Data Analysis with Hive and Pig
Duration: 5 Days
Course Background
This 5-day hands-on training course covers the development of applications and analyze Big Data stored in Apache Hadoop 2.0 using Pig and Hive. The course will cover the details of Hadoop 2.0, YARN, the Hadoop Distributed File System (HDFS), and provide an overview of MapReduce. A major part of the course will explore the use of Pig and Hive to carry out BigData analytics. Supporting topics such as importing data using Sqoop and Flume, and defining workflows using Oozie will also be covered.
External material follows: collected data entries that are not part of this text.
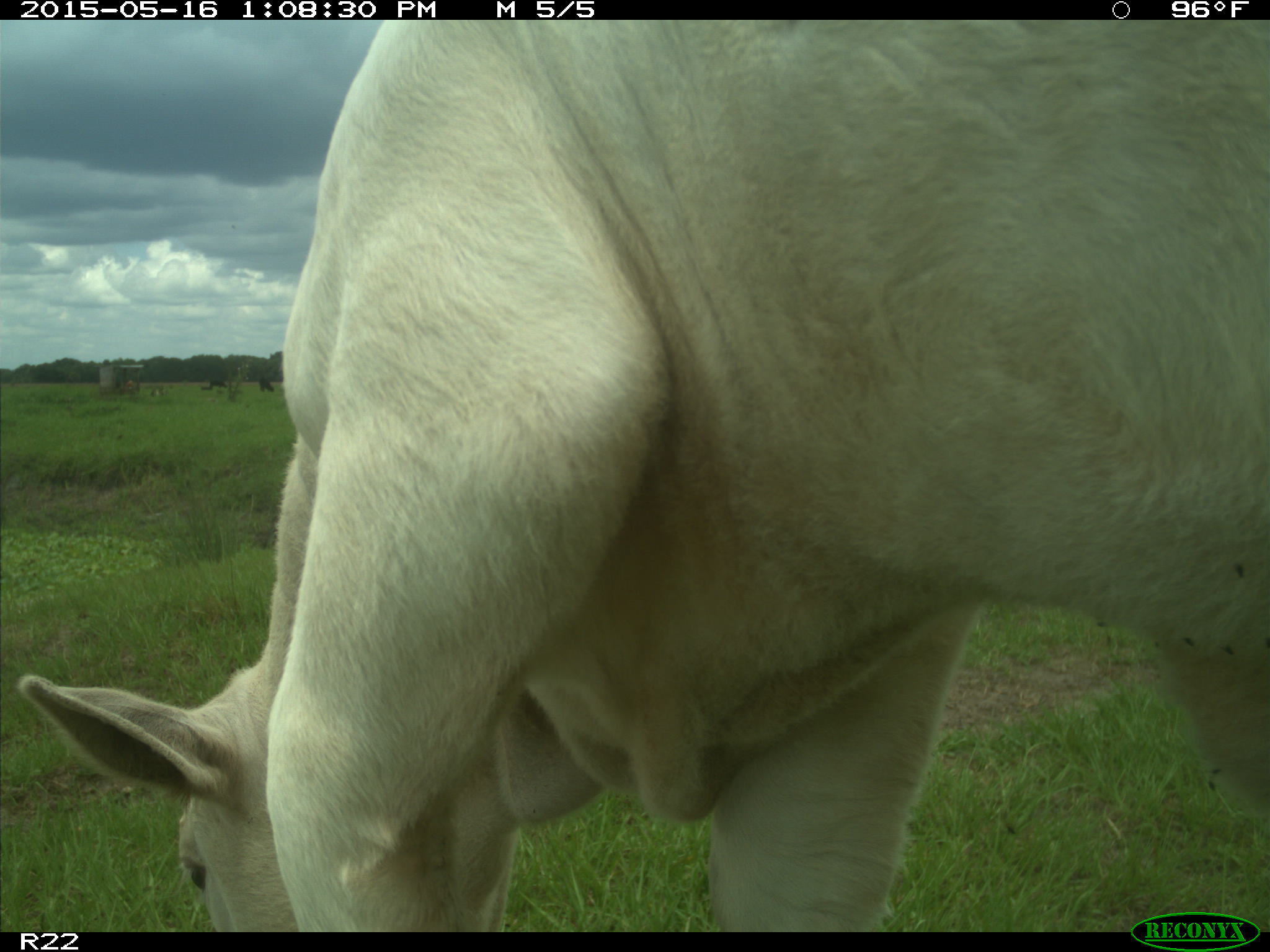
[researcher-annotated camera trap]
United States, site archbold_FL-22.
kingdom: Animalia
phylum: Chordata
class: Mammalia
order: Artiodactyla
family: Bovidae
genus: Bos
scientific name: Bos taurus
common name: domestic cow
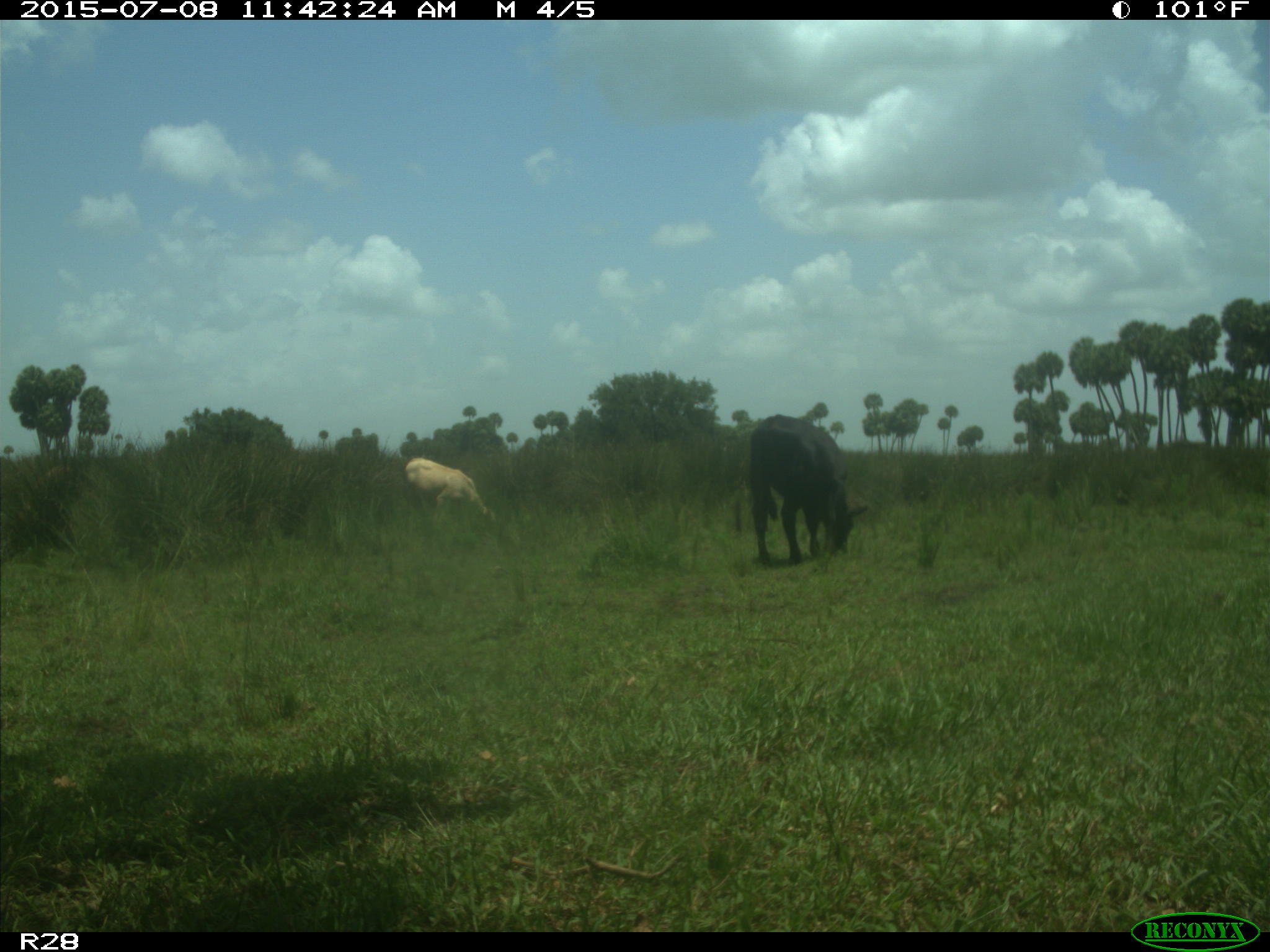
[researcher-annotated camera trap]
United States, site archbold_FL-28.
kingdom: Animalia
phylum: Chordata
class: Mammalia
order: Artiodactyla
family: Bovidae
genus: Bos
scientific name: Bos taurus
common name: domestic cow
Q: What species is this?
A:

Course Prerequisites and Target Audience
The course is aimed at Data Analysts, (Business Intelligence) BI Analysts and BI Developers, SAS Developers and analysts who need to answer questions of and analyze the Big Data stored in a Hadoop cluster.
Course Outline
- Hadoop - History and Background
- Overview of the Hadoop Architecture and the Hadoop Ecosystem
- HDFS - The Hadoop Distribute File System
- Overview of HDFS and HDFS commands
- Using HDFS commands to add/remove files and folders from HDFS
- Sqoop and how it is used to transfer data between HDFS and a RDBMS (Relational Database Management System)
- The MapReduce Framework and YARN
- Conceptual introduction to MapReduce
- Running MapReduce jobs
- Running YARN applications
- Pig
- Relational Algebra and the Rationale underlying Pig
- The Pig Latin language - and introduction
- Using Pig to explore and transform data
- Split a dataset using Pig
- Join two datasets using Pig
- Use Pig to transform and export a dataset for use with Hive
- Use HCatLoader and HCatStorer to retrieve HCatalog schemas from within a Pig script
- Hive
- Hive tables
- How Hive tables are stored in HDFS
- Introduction to HiveQL - the Hive Query Language
- Use Hive to extract useful information from a dataset
- Overview of how Hive queries are executed as MapReduce jobs
- Perform joins on two datasets with Hive
- Advanced Hivew - windowing, views and ORC )(Optimised Row Columnar) files
- Working with the Hive analytics functions (rank, dense_rank, cume_dist, row_number)
- Use of custom reducers to reduce the number of underlying MapReduce jobs generated from a Hive query
- Example Case Studies
- Analyzin and sessionizing clickstream data using the Pig DataFu library
- Analysis and filtering of NYSE stock prices
- Introduction to HiveQL - the Hive Query Language
- Statistical data analysis combining Hive and R via RHive
- RHadoop - Fine grained interaction between R and Hadoop
- RODBS/RJDBC - Hadoop SQL access from R
- Workflows and Oozie